В конце длинного узкого коридора в маленькой комнатке стоял стол, три стула и сейф. Вавилкин размашистым жестом руки пригласил Чеботарева сесть к столу, а сам, порывшись в полевой сумке, извлек оттуда толстую красную папку.

Вавилкин по-хозяйски сел за стол. Раскрыл папку. Нашел в бумагах какой-то смятый листок и, положив его перед собой, спросил Чеботарева, пытливо уставившись ему в глаза:

– Вы хорошо знали сержанта Зоммера?

Чеботарев изменился в лице. Подавшись к Вавилкину, спросил:

– Его что… уже нет?

– Я не в том смысле, – Вавилкин поморщился. – Боев еще нет. Он служит в роте… пока. Но, сами понимаете… идет война – война с немцами.

– При чем же Зоммер? – вставил Петр, успокаиваясь, и вдруг вспомнил разговор с подполковником в Вешкине. – Но он же наш, советский, не из Германии!

– Наш… – холодно улыбнулся Вавилкин и, заметив, как взгляд Чеботарева бежит по листку, который сержант вынул из папки и положил рядом, прикрыл его руками.

Чеботареву все еще казалось, что он видит перед глазами почерк – крупный, неуверенный, с буквами, поваленными то влево, то вправо. «Да это же, никак, Сутин писал?! Неужели он, мерзавец, наскулил что?» – кольнула догадка, и Петр, в упор посмотрев в застывшие глаза Вавилкина, проговорил:

– Я не знаю, что у вас тут за бумага… Может, кто и по злобе… накапал. Только Зоммер – наш человек.

Он хотел уж рассказать, что думает сам Зоммер о немцах и своем месте в этой войне, то есть передать разговор Зоммера с ним, Петром, в тот день, когда в роту приезжал подполковник, но его опередил Вавилкин.

– Непонятно мне, как вы легко берете его под защиту, – выдержав взгляд Чеботарева, спокойно проговорил сержант. – И что это еще за «накапал»! Что за слово? – он слегка повысил тон. – Извольте отвечать как положено! – И спросил, не снижая тона: – Кто в Пскове у Зоммера был из девчат?

– Кто? – И Чеботарев в двух-трех словах рассказал о дружбе Федора с Соней, упомянул о Валентине Морозовой.

– А Морозова эта в горкоме работает?

– Валя-то? – почему-то переспросил Чеботарев и, заподозрив вдруг, как бы Вавилкин не подумал, что он отсиживался это время у нее дома, стал рассказывать, как уговорил ее с матерью ехать в Лугу, как потерял в дороге…

Вавилкин внимательно выслушал Чеботарева. Долго молчал, потом глаза его потеплели – может, вспомнил свою жену, которая с двумя детьми кочевала сейчас где-то по России-матушке. Сказал:

– Вы хороший человек, Чеботарев. Честный. Но этого одного мало. Чутье, чутье должно быть… Вы понимаете, о чем я?

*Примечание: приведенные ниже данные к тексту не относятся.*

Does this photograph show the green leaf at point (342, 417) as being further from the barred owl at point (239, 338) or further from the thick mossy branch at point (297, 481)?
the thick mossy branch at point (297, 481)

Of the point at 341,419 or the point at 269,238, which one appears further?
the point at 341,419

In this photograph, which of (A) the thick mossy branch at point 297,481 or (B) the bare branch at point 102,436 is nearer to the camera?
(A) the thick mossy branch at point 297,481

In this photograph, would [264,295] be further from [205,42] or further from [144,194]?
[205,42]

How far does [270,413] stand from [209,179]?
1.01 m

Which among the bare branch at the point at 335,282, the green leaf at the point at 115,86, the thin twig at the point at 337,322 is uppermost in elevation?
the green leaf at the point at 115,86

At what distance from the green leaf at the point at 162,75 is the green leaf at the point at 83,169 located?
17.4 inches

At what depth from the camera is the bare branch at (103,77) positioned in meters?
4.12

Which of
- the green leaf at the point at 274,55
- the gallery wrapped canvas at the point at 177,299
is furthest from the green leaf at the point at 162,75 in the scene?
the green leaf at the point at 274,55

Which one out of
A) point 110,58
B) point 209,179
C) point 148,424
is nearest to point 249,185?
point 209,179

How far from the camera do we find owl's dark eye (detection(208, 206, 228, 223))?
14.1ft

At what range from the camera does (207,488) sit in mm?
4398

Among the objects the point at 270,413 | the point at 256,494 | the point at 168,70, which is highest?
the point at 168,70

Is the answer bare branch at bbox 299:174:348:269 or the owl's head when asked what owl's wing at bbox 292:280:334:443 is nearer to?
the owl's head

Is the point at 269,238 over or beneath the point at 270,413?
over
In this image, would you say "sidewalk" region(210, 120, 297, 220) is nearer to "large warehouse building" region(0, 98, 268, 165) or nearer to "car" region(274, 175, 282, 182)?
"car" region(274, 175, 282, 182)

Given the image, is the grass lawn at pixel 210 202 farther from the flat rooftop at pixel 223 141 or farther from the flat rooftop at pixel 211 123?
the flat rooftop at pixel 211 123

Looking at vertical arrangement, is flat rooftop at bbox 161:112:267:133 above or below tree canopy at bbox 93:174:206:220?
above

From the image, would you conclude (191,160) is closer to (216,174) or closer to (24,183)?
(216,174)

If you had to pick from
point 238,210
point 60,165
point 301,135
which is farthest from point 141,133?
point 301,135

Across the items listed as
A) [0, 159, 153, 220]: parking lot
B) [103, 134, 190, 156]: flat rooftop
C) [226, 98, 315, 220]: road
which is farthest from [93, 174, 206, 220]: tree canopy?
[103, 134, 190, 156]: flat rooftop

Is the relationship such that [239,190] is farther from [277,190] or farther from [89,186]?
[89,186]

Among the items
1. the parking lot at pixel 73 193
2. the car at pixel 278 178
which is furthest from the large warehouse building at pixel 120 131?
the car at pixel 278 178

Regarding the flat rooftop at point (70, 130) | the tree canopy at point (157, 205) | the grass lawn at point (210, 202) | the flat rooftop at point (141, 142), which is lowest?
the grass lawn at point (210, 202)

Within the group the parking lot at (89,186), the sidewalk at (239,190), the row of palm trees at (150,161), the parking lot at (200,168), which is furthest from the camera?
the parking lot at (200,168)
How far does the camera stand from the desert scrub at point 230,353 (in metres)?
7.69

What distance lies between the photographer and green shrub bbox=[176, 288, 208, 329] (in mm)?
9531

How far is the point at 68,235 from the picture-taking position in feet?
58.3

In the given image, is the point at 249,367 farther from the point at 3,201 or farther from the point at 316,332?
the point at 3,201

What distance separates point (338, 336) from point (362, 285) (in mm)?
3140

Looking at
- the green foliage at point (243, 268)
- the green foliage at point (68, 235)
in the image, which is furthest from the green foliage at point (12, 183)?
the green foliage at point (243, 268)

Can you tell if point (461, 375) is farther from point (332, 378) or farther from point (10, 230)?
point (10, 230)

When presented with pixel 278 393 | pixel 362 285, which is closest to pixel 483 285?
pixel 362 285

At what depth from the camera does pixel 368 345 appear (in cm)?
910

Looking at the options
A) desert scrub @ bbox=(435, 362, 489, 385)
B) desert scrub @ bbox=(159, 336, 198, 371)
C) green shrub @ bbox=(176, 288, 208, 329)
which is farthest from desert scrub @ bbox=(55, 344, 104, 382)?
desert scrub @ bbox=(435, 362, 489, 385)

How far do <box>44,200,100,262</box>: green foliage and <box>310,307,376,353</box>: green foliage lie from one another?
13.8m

– Да… но его же вся рота знает?!

– Я не о том. Совет даю вам… на будущее, – назидательно проговорил он и, взяв напечатанный на пишущей машинке бланк расписки, протянул его Петру: – Заполните и распишитесь.

Чеботарев пробежал глазами текст с требованием хранить в тайне разговор Вавилкина с ним и запротестовал.

– Я же военную присягу принимал! Зачем мне расписку давать? – краснея, говорил он. – Если наш разговор военная тайна или государственная тайна, тогда вы скажите мне об этом. Скажите, и я буду хранить его, не разглашу.

– Присяга не то… – сразу став прежним, перебил Петра Вавилкин. – Распишитесь. И не рассуждать! А о вопросах моих подумайте. Мы еще встретимся.

Руки Чеботарева дрожали – не от страха перед ответственностью, которую он принимал на себя, давая эту расписку – бланк для нее Вавилкин сам придумал и напечатал на штабной машинке, – а от всего: от пережитого в дороге из-за Вали, от боязни за ее судьбу и судьбу Зоммера, от усталости, наконец, и от того, что Сутин… Кое-как нацарапав свою фамилию, он поднялся. Вавилкин, засовывая расписку в красную папку, встал тоже.

– Можете идти к писарю, – сказал он, не глядя на Чеботарева.

Петр вышел в коридор. Или от переживаний, или еще от чего – затуманило голову. Показалось, что вот-вот упадет от непосильной ноши. А сбросить ее нельзя. Ее надо нести… И минутная радость, что нашел свой полк, совсем заглохла в нем. «Эх, судьба!» – горько подумал он и пошел, медленно переставляя ноги, навстречу этой самой судьбе…

Глава восьмая
1

Густой, дымчатой поволокой ложились на землю сумерки.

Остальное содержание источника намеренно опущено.